## Goal
Copy out all of the data below word for word, leaving out the pictures.

##### Provided records #####

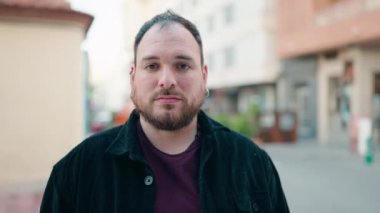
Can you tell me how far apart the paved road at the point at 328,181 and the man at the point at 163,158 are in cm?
495

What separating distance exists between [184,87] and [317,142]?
18786 millimetres

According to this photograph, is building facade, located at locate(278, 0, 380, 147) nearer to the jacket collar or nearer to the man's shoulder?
the jacket collar

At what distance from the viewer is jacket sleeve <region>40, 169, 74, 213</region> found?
1.91 metres

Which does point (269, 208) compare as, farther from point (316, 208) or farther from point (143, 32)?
point (316, 208)

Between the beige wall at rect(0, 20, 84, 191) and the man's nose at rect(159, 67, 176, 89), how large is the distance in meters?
4.85

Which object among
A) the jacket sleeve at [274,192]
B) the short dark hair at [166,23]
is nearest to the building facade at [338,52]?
the jacket sleeve at [274,192]

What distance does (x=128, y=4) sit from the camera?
216ft

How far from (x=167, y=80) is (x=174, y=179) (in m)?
0.43

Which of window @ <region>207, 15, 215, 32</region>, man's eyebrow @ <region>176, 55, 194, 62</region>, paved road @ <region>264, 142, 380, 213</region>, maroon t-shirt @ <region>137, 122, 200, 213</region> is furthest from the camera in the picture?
window @ <region>207, 15, 215, 32</region>

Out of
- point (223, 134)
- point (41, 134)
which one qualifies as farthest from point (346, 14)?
point (223, 134)

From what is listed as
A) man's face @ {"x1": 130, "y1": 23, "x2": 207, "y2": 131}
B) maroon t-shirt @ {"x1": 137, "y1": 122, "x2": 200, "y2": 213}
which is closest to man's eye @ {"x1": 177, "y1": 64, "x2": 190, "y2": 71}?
man's face @ {"x1": 130, "y1": 23, "x2": 207, "y2": 131}

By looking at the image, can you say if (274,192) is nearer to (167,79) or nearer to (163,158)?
(163,158)

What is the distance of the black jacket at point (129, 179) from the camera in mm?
1883

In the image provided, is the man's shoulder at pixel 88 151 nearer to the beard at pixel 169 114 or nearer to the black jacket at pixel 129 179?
the black jacket at pixel 129 179
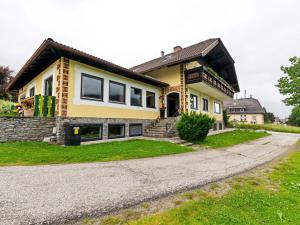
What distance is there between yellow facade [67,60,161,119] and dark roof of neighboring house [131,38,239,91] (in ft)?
11.7

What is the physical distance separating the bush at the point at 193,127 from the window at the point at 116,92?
4.68 meters

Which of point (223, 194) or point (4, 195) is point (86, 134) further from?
point (223, 194)

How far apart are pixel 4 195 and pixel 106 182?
198cm

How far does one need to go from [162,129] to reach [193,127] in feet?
9.50

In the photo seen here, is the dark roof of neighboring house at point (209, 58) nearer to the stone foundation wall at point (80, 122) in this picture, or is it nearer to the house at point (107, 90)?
the house at point (107, 90)

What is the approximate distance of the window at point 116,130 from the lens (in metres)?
11.4

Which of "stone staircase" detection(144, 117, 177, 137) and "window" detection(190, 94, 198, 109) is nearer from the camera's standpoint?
"stone staircase" detection(144, 117, 177, 137)

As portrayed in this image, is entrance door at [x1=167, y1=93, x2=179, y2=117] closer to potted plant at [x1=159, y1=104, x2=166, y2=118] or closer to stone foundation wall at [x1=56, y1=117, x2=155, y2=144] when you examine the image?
potted plant at [x1=159, y1=104, x2=166, y2=118]

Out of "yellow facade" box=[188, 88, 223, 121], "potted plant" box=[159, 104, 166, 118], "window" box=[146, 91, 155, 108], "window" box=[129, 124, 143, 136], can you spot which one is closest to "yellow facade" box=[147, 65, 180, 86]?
"yellow facade" box=[188, 88, 223, 121]

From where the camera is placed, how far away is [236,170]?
225 inches

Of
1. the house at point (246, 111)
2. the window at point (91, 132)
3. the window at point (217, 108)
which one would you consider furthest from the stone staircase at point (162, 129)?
the house at point (246, 111)

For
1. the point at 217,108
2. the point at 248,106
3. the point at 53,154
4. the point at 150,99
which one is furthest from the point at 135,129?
the point at 248,106

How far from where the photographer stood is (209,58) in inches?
757

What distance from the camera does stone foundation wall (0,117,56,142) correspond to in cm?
815
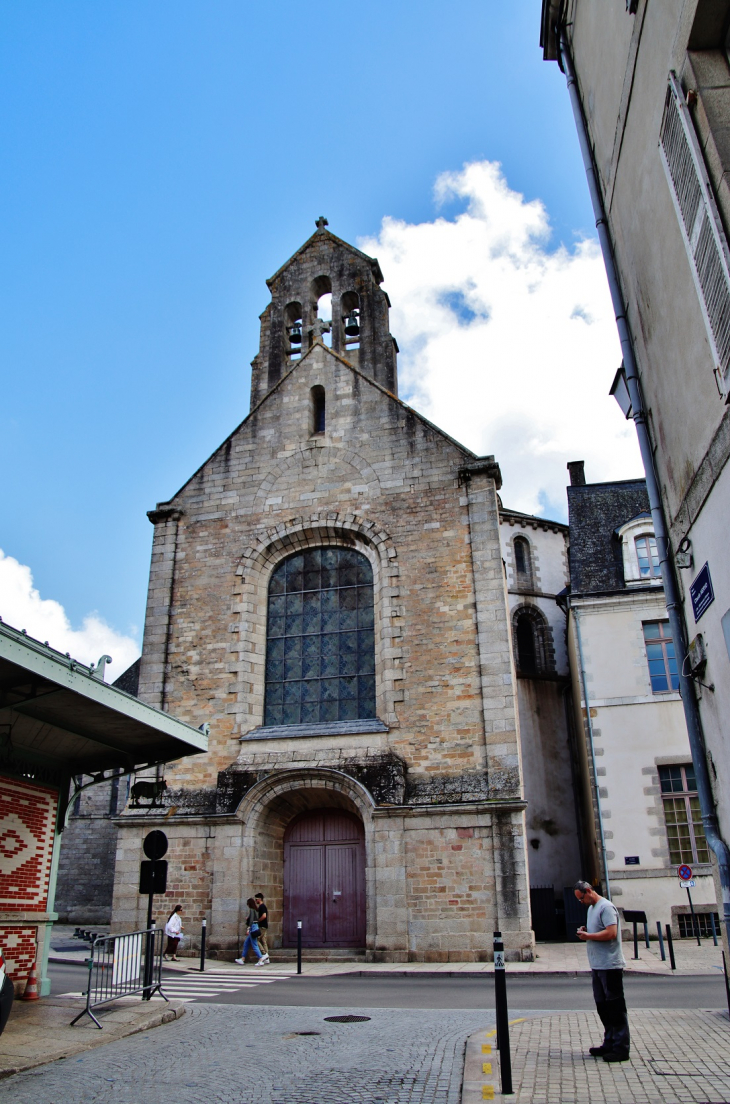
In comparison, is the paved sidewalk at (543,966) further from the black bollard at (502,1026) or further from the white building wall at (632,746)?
the black bollard at (502,1026)

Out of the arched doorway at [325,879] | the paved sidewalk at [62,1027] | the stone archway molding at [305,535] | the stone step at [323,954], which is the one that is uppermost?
the stone archway molding at [305,535]

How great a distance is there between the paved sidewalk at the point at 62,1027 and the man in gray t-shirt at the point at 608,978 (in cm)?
423

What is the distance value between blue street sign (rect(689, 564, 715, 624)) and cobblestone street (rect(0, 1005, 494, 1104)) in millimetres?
3840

#####

## Task solution
Can you tell me how far apart the paved road at the point at 328,181 and the man at the point at 163,158 are in cm?
495

What separating distance exists between [184,87] and [317,142]?
18786 millimetres

According to this photograph, is building facade, located at locate(278, 0, 380, 147) nearer to the jacket collar or nearer to the man's shoulder?
the jacket collar

At what distance from the viewer is jacket sleeve <region>40, 169, 74, 213</region> found?
1.91 metres

Which does point (269, 208) compare as, farther from point (316, 208) or farther from point (143, 32)?
point (316, 208)

Between the beige wall at rect(0, 20, 84, 191) and the man's nose at rect(159, 67, 176, 89), how large is the distance in meters?
4.85

Which object among
A) the jacket sleeve at [274,192]
B) the short dark hair at [166,23]
is nearest to the building facade at [338,52]?
the jacket sleeve at [274,192]

What distance does (x=128, y=4) sit from the camera?
216ft

How far from (x=167, y=80) is (x=174, y=179) (in m)?
0.43

Which of window @ <region>207, 15, 215, 32</region>, man's eyebrow @ <region>176, 55, 194, 62</region>, paved road @ <region>264, 142, 380, 213</region>, maroon t-shirt @ <region>137, 122, 200, 213</region> is furthest from the camera in the picture?
window @ <region>207, 15, 215, 32</region>

Out of
- point (223, 134)
- point (41, 134)
which one qualifies as farthest from point (346, 14)?
point (223, 134)

From what is listed as
A) man's face @ {"x1": 130, "y1": 23, "x2": 207, "y2": 131}
B) maroon t-shirt @ {"x1": 137, "y1": 122, "x2": 200, "y2": 213}
which is closest to man's eye @ {"x1": 177, "y1": 64, "x2": 190, "y2": 71}?
man's face @ {"x1": 130, "y1": 23, "x2": 207, "y2": 131}

By looking at the image, can you say if (274,192) is nearer to (167,79) or nearer to (163,158)?
(163,158)

What is the distance of the black jacket at point (129, 179) from the camera in mm?
1883

In the image provided, is the man's shoulder at pixel 88 151 nearer to the beard at pixel 169 114 or nearer to the black jacket at pixel 129 179?
the black jacket at pixel 129 179
What distance is there between yellow facade [67,60,161,119] and dark roof of neighboring house [131,38,239,91] (in ft)?
11.7

What is the physical distance separating the bush at the point at 193,127 from the window at the point at 116,92?
4.68 meters

Which of point (223, 194) or point (4, 195) is point (86, 134) further from?
point (223, 194)

How far apart are pixel 4 195 and pixel 106 182?
198cm

How far does one need to go from [162,129] to reach [193,127] in feet?
9.50

In the photo seen here, is the dark roof of neighboring house at point (209, 58) nearer to the stone foundation wall at point (80, 122) in this picture, or is it nearer to the house at point (107, 90)?
the house at point (107, 90)

What is the approximate distance of the window at point 116,130 from the lens (in metres)?
11.4

Which of "stone staircase" detection(144, 117, 177, 137) and "window" detection(190, 94, 198, 109) is nearer from the camera's standpoint?
"stone staircase" detection(144, 117, 177, 137)

As portrayed in this image, is entrance door at [x1=167, y1=93, x2=179, y2=117] closer to potted plant at [x1=159, y1=104, x2=166, y2=118] or closer to stone foundation wall at [x1=56, y1=117, x2=155, y2=144] when you examine the image?
potted plant at [x1=159, y1=104, x2=166, y2=118]

Out of "yellow facade" box=[188, 88, 223, 121], "potted plant" box=[159, 104, 166, 118], "window" box=[146, 91, 155, 108], "window" box=[129, 124, 143, 136], can you spot which one is closest to "yellow facade" box=[147, 65, 180, 86]?
"yellow facade" box=[188, 88, 223, 121]

From where the camera is placed, how far away is [236,170]?
225 inches

Of
1. the house at point (246, 111)
2. the window at point (91, 132)
3. the window at point (217, 108)
which one would you consider furthest from the stone staircase at point (162, 129)?
the house at point (246, 111)

For
1. the point at 217,108
2. the point at 248,106
3. the point at 53,154
4. the point at 150,99
which one is furthest from the point at 135,129?
the point at 248,106

How far from where the photographer stood is (209,58) in inches?
757

What distance from the camera does stone foundation wall (0,117,56,142) correspond to in cm?
815
In comparison, is the paved sidewalk at (543,966) further from the black bollard at (502,1026) or further from the white building wall at (632,746)?
the black bollard at (502,1026)

Out of the arched doorway at [325,879] | the paved sidewalk at [62,1027] | the stone archway molding at [305,535] | the stone step at [323,954], which is the one that is uppermost?
the stone archway molding at [305,535]

How great a distance is there between the paved sidewalk at the point at 62,1027 and the man in gray t-shirt at the point at 608,978 (in cm)?
423

What is the distance value between blue street sign (rect(689, 564, 715, 624)) and cobblestone street (rect(0, 1005, 494, 1104)) in millimetres?
3840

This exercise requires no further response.